(SUPPLIED MATERIAL):

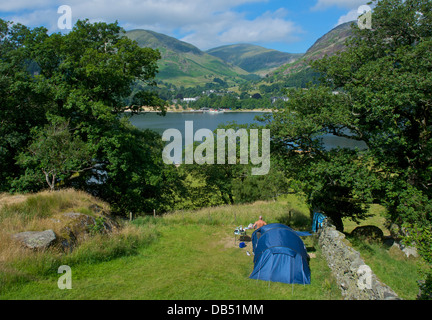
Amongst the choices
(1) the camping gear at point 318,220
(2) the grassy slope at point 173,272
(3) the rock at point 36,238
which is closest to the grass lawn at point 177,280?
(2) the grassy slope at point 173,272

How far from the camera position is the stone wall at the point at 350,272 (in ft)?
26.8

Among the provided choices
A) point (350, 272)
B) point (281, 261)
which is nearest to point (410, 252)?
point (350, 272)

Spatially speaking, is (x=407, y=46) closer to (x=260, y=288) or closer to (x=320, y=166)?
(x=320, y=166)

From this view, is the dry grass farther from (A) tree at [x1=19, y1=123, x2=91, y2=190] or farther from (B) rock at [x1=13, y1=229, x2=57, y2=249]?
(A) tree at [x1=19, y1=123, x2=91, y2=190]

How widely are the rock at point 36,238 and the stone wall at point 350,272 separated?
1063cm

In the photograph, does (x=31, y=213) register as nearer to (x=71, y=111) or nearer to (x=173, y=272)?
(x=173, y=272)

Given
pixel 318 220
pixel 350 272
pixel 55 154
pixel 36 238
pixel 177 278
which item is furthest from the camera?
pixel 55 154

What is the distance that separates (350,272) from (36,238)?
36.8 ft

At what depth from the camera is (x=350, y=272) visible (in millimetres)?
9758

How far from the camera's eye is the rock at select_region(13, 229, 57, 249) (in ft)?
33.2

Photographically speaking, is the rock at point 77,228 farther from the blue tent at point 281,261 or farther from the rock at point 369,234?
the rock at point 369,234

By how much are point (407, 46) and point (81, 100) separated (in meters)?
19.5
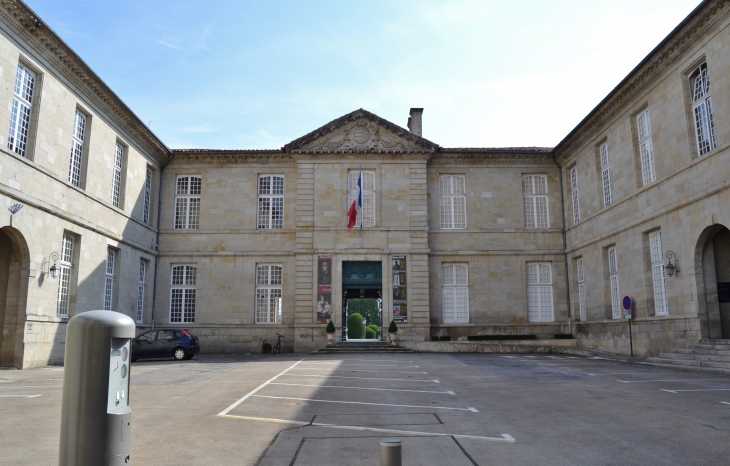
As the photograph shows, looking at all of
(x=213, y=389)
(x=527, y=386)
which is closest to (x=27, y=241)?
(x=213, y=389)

---

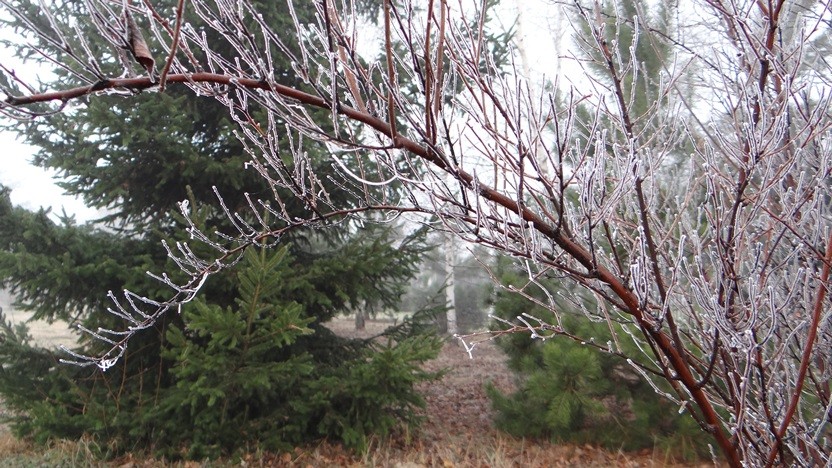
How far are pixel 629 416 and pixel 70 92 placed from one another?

(GIVEN EXERCISE): Pick out each line above that holds the string "speaking" and copy those lines. Case counts.

(SOLUTION):
Spatially speaking, is (x=407, y=46) closer to (x=260, y=288) or closer to (x=320, y=166)?
Photographically speaking, is the rock at point 77,228 farther from the blue tent at point 281,261 or farther from the rock at point 369,234?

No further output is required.